_SELECTED EXTRACT_
Content starts
* Asia shares strengthen on China trade data
* China imports rise at fastest pace in 4 years
* Investors watch for US inflation published Tuesday
*
By Scott Murdoch
HONG KONG, April 13 (Reuters) - Asian stocks markets were
broadly positive Tuesday after China's exports grew at a strong
pace during March and imports rebounded giving investors heart
that domestic demand is improving as part of the recovery from
the pandemic.
MSCI's broadest index of Asia-Pacific shares outside Japan
.MIAPJ0000PUS was trading up 0.4% Tuesday after opening up
less than 0.1% higher.
In Australia, the S&P/ASX200 .XJO bucked the regional
trend and was flat while Japan's Nikkei .N225 rose 1.1% in the
afternoon session.
Hong Kong's Hang Seng Index .HSI added nearly 1% while
the mainland bluechip index CSI300 .CSI300 edged up 0.5% and
ground after the March trade figures were published.
South Korea's KOSPI 200 Index .KS200 doubled its early
gains to be up 1%.
China's exports in dollar terms rose by 30.6% in March from
one year earlier while imports jumped 38.1% compared to the same
time last year, figures published Tuesday showed.
Imports grew at the fastest pace in four years which
analysts said indicated a post-pandemic recovery in Chinese
domestic demand. "China is benefitting because of its surging 'first in first
out' recovery but the global economy is also accelerating and
picking up and that will diminish some of China's export
performance in the quarters ahead," said John Woods, Credit
Suisse's Asia Pacific chief investment officer.
Content ends
_SOURCE INFORMATION_
Content starts
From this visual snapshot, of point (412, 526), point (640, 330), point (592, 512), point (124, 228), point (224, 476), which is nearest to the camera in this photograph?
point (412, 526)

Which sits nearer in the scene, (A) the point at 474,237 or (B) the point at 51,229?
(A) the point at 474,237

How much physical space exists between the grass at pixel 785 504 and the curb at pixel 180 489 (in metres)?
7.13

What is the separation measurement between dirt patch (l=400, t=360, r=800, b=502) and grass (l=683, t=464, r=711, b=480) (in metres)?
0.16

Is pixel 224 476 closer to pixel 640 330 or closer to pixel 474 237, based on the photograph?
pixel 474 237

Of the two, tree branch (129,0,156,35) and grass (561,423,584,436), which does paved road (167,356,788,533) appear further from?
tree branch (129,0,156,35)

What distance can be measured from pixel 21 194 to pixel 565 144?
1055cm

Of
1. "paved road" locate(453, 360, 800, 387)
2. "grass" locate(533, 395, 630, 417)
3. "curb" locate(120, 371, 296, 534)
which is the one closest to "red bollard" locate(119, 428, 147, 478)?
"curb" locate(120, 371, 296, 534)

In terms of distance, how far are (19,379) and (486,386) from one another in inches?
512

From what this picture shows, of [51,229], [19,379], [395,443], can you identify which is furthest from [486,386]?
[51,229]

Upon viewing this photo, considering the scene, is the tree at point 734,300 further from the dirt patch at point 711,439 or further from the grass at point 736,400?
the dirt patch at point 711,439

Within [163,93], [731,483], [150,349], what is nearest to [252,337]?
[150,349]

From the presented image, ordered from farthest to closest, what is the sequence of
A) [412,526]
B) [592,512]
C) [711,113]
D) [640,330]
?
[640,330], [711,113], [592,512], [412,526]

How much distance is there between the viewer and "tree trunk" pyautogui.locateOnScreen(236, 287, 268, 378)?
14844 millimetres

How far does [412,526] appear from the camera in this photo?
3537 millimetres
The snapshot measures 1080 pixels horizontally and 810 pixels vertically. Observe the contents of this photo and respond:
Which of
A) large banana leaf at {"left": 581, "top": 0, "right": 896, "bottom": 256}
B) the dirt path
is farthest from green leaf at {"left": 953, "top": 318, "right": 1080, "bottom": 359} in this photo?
Content ends
Content starts
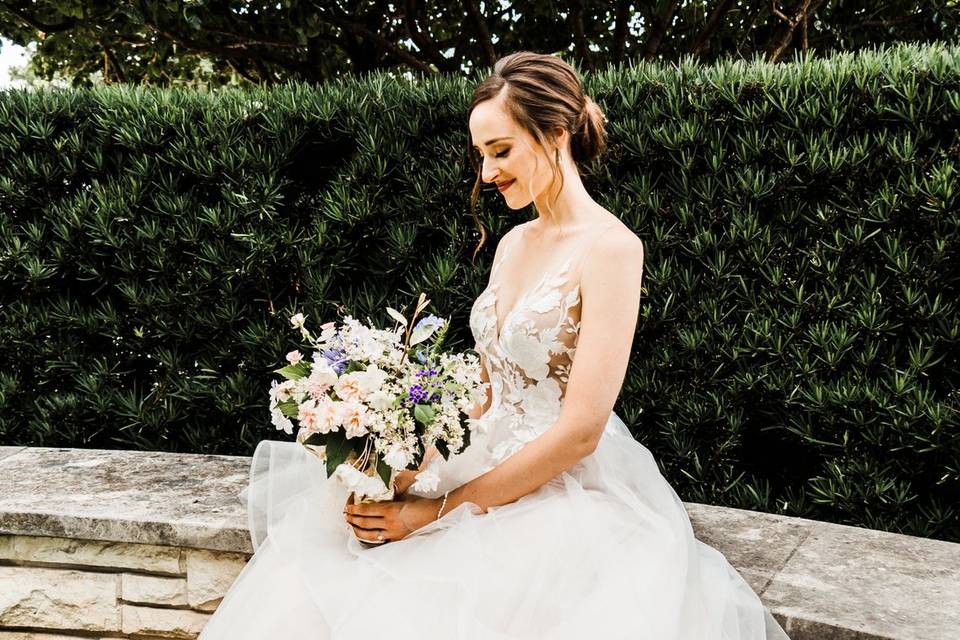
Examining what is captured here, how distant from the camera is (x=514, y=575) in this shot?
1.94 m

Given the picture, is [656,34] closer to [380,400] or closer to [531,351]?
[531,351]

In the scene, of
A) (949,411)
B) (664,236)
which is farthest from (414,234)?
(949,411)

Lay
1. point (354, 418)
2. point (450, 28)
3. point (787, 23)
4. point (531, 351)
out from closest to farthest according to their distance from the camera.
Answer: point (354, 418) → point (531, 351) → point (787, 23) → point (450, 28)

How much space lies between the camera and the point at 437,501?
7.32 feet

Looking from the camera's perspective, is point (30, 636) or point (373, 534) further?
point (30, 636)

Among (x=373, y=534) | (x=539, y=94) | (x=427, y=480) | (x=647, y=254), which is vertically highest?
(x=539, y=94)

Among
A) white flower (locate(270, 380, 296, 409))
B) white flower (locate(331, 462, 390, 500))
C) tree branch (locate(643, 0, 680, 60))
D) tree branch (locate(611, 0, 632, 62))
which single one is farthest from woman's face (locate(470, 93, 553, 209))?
Content ends
_CHECK YOUR UNDERSTANDING_
- 1) Reproduce the passage of the Asian markets report between "Imports grew at" and "chief investment officer.", inclusive.
- 2) In one to three sentences, explain why John Woods says China's export performance may weaken in the quarters ahead, according to the Asian markets report.
- 3) Write the next part of the Asian markets report, picking up after its last sentence.
The data plays no part in what comes after.

_TASK ANSWERS_
- 1)
Imports grew at the fastest pace in four years which
analysts said indicated a post-pandemic recovery in Chinese
domestic demand. "China is benefitting because of its surging 'first in first
out' recovery but the global economy is also accelerating and
picking up and that will diminish some of China's export
performance in the quarters ahead," said John Woods, Credit
Suisse's Asia Pacific chief investment officer.

- 2) John Woods says China benefits from its surging "first in first out" recovery, but the global economy is also accelerating and picking up. He says that global recovery will diminish some of China's export performance in the quarters ahead.

- 3)
The trade data helped turn around a weaker tone that was
evident earlier in Asia following declines on Wall Street
overnight.
In the United States, the Dow Jones Industrial Average
.DJI fell 55.2 points, or 0.16%, to 33,745.4, the S&P 500
.SPX lost 0.81 points, or 0.02%, to 4,127.99 and the Nasdaq
Composite .IXIC dropped 50.19 points, or 0.36%, to 13,850.00.
Boston Federal Reserve Bank President Eric Rosengren said
Monday the U.S. economy could see a significant rebound this
year due to looser money and fiscal policy but the country's job
market still faced weakness.
He said with inflation still below the central bank's 2%
target rate the current "highly accommodative" monetary policy
stance remained appropriate. U.S. inflation data for March is due to be published later
in the global day.
The dollar =USD rose from near a three-week low against
major rivals on Tuesday, buoyed by a bump in Treasury yields, as
traders awaited the highly anticipated inflation data.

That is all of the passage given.